* [TASK REQUIREMENTS]: Format every line of the items below as a JSON list of strings, one string per line, skipping blank lines. Leave out the pictures.

Spatial reasoning items:
>> START

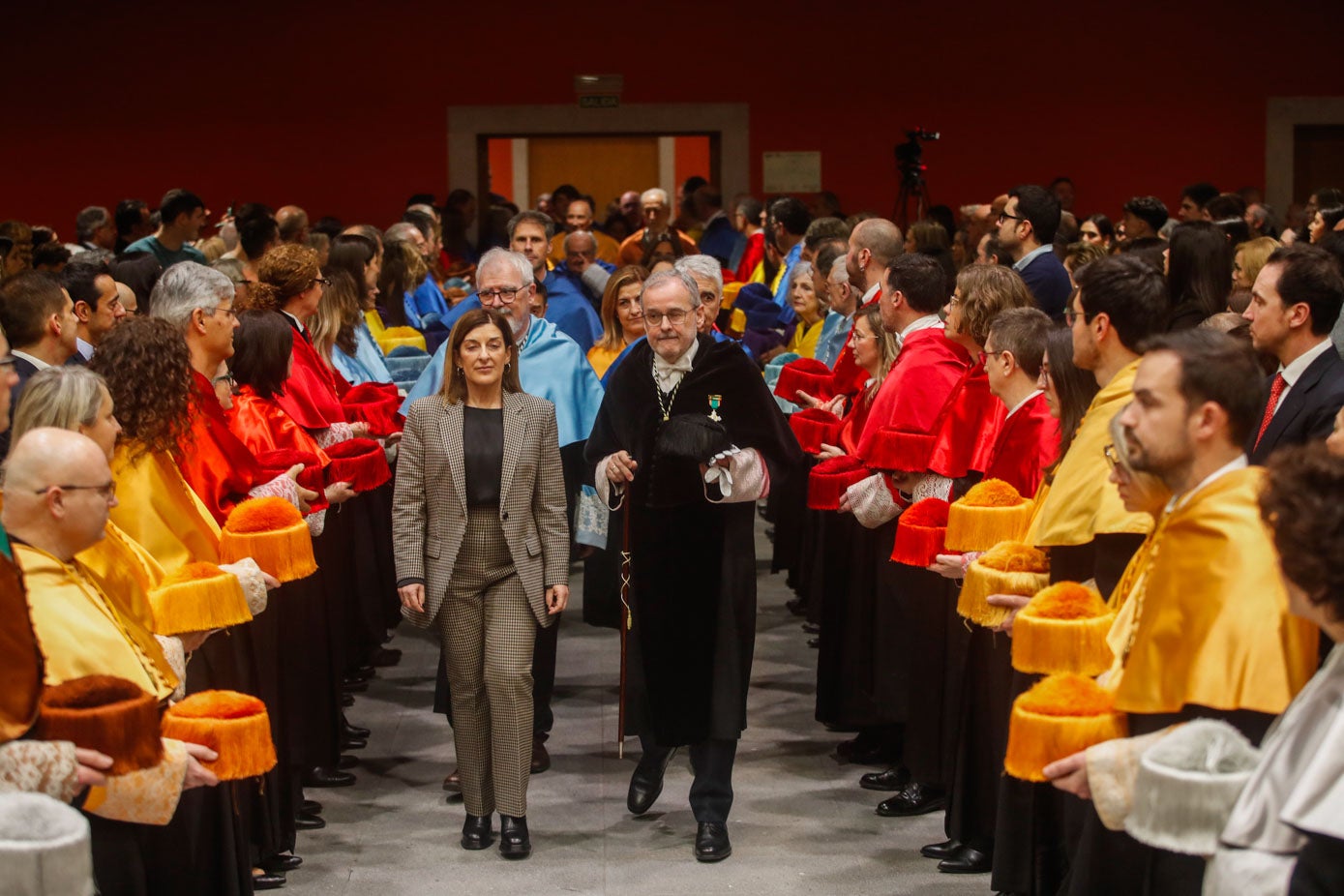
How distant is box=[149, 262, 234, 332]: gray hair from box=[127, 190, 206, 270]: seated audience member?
4055 millimetres

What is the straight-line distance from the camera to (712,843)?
5.24 metres

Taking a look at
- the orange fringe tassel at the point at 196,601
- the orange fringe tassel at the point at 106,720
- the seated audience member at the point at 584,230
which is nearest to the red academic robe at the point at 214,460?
the orange fringe tassel at the point at 196,601

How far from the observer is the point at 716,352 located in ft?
17.7

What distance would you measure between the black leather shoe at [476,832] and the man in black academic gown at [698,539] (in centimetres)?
61

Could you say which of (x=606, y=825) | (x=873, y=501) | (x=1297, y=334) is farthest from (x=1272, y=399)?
(x=606, y=825)

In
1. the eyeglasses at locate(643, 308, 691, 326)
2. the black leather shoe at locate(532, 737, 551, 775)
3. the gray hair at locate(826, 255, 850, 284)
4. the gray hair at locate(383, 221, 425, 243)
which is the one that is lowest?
the black leather shoe at locate(532, 737, 551, 775)

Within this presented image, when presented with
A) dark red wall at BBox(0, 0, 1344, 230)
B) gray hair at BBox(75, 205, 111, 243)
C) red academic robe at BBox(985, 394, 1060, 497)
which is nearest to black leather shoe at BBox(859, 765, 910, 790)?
red academic robe at BBox(985, 394, 1060, 497)

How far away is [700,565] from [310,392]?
1.72 m

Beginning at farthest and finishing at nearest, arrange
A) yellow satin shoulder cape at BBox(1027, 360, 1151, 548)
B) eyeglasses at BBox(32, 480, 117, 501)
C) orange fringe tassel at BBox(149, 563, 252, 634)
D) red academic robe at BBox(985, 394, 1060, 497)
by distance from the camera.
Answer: red academic robe at BBox(985, 394, 1060, 497) → orange fringe tassel at BBox(149, 563, 252, 634) → yellow satin shoulder cape at BBox(1027, 360, 1151, 548) → eyeglasses at BBox(32, 480, 117, 501)

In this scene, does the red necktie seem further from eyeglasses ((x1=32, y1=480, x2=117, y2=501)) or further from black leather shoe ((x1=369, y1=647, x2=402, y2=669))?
black leather shoe ((x1=369, y1=647, x2=402, y2=669))

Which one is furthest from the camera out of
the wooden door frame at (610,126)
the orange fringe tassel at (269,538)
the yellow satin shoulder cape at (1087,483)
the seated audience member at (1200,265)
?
the wooden door frame at (610,126)

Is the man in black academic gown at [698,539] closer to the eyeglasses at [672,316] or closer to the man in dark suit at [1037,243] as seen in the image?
the eyeglasses at [672,316]

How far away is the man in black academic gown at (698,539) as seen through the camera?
17.3 feet

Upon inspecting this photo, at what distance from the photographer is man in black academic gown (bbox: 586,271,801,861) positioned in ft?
17.3
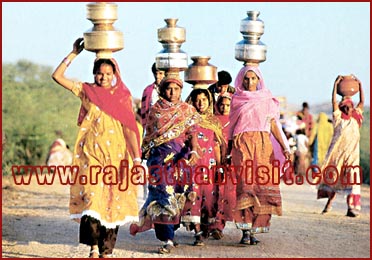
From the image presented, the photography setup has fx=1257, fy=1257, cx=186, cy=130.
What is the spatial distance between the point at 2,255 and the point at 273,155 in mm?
3628

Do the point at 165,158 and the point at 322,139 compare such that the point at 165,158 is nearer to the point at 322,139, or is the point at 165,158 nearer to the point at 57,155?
the point at 57,155

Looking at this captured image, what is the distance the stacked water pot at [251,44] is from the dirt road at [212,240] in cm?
225

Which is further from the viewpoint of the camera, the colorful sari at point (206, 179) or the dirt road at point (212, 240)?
the colorful sari at point (206, 179)

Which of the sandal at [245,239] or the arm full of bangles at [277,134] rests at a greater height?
the arm full of bangles at [277,134]

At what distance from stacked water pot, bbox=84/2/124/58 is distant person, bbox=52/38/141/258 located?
0.41 ft

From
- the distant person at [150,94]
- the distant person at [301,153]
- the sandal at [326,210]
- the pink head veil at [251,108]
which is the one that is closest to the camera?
the pink head veil at [251,108]

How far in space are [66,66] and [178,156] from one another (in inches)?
87.1

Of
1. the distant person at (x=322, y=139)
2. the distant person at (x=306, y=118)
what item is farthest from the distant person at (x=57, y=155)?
the distant person at (x=306, y=118)

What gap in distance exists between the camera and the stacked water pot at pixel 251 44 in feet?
49.9

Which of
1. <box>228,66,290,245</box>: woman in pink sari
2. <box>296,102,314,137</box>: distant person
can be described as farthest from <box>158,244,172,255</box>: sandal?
<box>296,102,314,137</box>: distant person

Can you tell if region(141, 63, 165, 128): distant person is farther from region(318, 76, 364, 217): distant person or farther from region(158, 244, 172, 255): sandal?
region(318, 76, 364, 217): distant person

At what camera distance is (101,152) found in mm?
12914

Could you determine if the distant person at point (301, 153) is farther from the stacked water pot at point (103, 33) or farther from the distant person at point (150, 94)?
the stacked water pot at point (103, 33)

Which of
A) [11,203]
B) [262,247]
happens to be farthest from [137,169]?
[11,203]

>> END

* [RESULT FOR THIS TASK]:
[
  "How distant is box=[149, 262, 234, 332]: gray hair from box=[127, 190, 206, 270]: seated audience member?",
  "4055 millimetres",
  "What is the straight-line distance from the camera to (712,843)?",
  "5.24 metres",
  "Taking a look at",
  "- the orange fringe tassel at the point at 196,601",
  "- the orange fringe tassel at the point at 106,720",
  "- the seated audience member at the point at 584,230",
  "which is nearest to the red academic robe at the point at 214,460?",
  "the orange fringe tassel at the point at 196,601",
  "How far from the observer is the point at 716,352 located in ft?",
  "17.7",
  "What distance would you measure between the black leather shoe at [476,832] and the man in black academic gown at [698,539] (in centimetres)?",
  "61",
  "Could you say which of (x=606, y=825) | (x=873, y=501) | (x=1297, y=334) is farthest from (x=1272, y=399)?",
  "(x=606, y=825)",
  "In",
  "1. the eyeglasses at locate(643, 308, 691, 326)",
  "2. the black leather shoe at locate(532, 737, 551, 775)",
  "3. the gray hair at locate(826, 255, 850, 284)",
  "4. the gray hair at locate(383, 221, 425, 243)",
  "which is the one that is lowest?",
  "the black leather shoe at locate(532, 737, 551, 775)",
  "Within this presented image, when presented with",
  "A) dark red wall at BBox(0, 0, 1344, 230)",
  "B) gray hair at BBox(75, 205, 111, 243)",
  "C) red academic robe at BBox(985, 394, 1060, 497)",
  "which is nearest to black leather shoe at BBox(859, 765, 910, 790)?",
  "red academic robe at BBox(985, 394, 1060, 497)",
  "How far away is [700,565] from [310,392]?",
  "1.72 m",
  "Beginning at farthest and finishing at nearest, arrange",
  "A) yellow satin shoulder cape at BBox(1027, 360, 1151, 548)",
  "B) eyeglasses at BBox(32, 480, 117, 501)",
  "C) orange fringe tassel at BBox(149, 563, 252, 634)",
  "D) red academic robe at BBox(985, 394, 1060, 497)",
  "by distance from the camera.",
  "Answer: red academic robe at BBox(985, 394, 1060, 497) → orange fringe tassel at BBox(149, 563, 252, 634) → yellow satin shoulder cape at BBox(1027, 360, 1151, 548) → eyeglasses at BBox(32, 480, 117, 501)",
  "In this scene, does the red necktie seem further from eyeglasses ((x1=32, y1=480, x2=117, y2=501)) or further from black leather shoe ((x1=369, y1=647, x2=402, y2=669))?",
  "black leather shoe ((x1=369, y1=647, x2=402, y2=669))",
  "Which one is furthest from the camera out of",
  "the wooden door frame at (610,126)",
  "the orange fringe tassel at (269,538)",
  "the yellow satin shoulder cape at (1087,483)",
  "the seated audience member at (1200,265)",
  "?",
  "the wooden door frame at (610,126)",
  "Is the man in black academic gown at [698,539] closer to the eyeglasses at [672,316] or closer to the man in dark suit at [1037,243] as seen in the image?",
  "the eyeglasses at [672,316]",
  "How far away is the man in black academic gown at (698,539) as seen through the camera?",
  "17.3 feet",
  "Upon inspecting this photo, at what distance from the photographer is man in black academic gown (bbox: 586,271,801,861) positioned in ft?",
  "17.3",
  "From the image presented, the photography setup has fx=1257, fy=1257, cx=186, cy=130.",
  "What is the spatial distance between the point at 2,255 and the point at 273,155 in mm?",
  "3628",
  "Do the point at 165,158 and the point at 322,139 compare such that the point at 165,158 is nearer to the point at 322,139, or is the point at 165,158 nearer to the point at 57,155?",
  "the point at 57,155",
  "Looking at this captured image, what is the distance the stacked water pot at [251,44] is from the dirt road at [212,240] in cm?",
  "225",
  "Which is further from the viewpoint of the camera, the colorful sari at point (206, 179) or the dirt road at point (212, 240)?",
  "the colorful sari at point (206, 179)",
  "Which of the sandal at [245,239] or the arm full of bangles at [277,134] rests at a greater height?",
  "the arm full of bangles at [277,134]",
  "At what distance from stacked water pot, bbox=84/2/124/58 is distant person, bbox=52/38/141/258 located?",
  "0.41 ft",
  "From",
  "- the distant person at [150,94]",
  "- the distant person at [301,153]",
  "- the sandal at [326,210]",
  "- the pink head veil at [251,108]",
  "which is the one that is closest to the camera?",
  "the pink head veil at [251,108]",
  "How far in space are [66,66] and [178,156] from one another (in inches)?",
  "87.1",
  "Of",
  "1. the distant person at (x=322, y=139)",
  "2. the distant person at (x=306, y=118)",
  "what item is farthest from the distant person at (x=57, y=155)?",
  "the distant person at (x=306, y=118)",
  "What gap in distance exists between the camera and the stacked water pot at pixel 251 44 in feet?",
  "49.9",
  "Which of",
  "1. <box>228,66,290,245</box>: woman in pink sari",
  "2. <box>296,102,314,137</box>: distant person",
  "can be described as farthest from <box>158,244,172,255</box>: sandal?",
  "<box>296,102,314,137</box>: distant person",
  "Can you tell if region(141, 63, 165, 128): distant person is farther from region(318, 76, 364, 217): distant person or farther from region(158, 244, 172, 255): sandal?",
  "region(318, 76, 364, 217): distant person",
  "At what camera distance is (101,152) found in mm?",
  "12914",
  "Could you determine if the distant person at point (301, 153) is farther from the stacked water pot at point (103, 33) or farther from the distant person at point (150, 94)?",
  "the stacked water pot at point (103, 33)",
  "Which of",
  "A) [11,203]",
  "B) [262,247]",
  "happens to be farthest from [137,169]?",
  "[11,203]"
]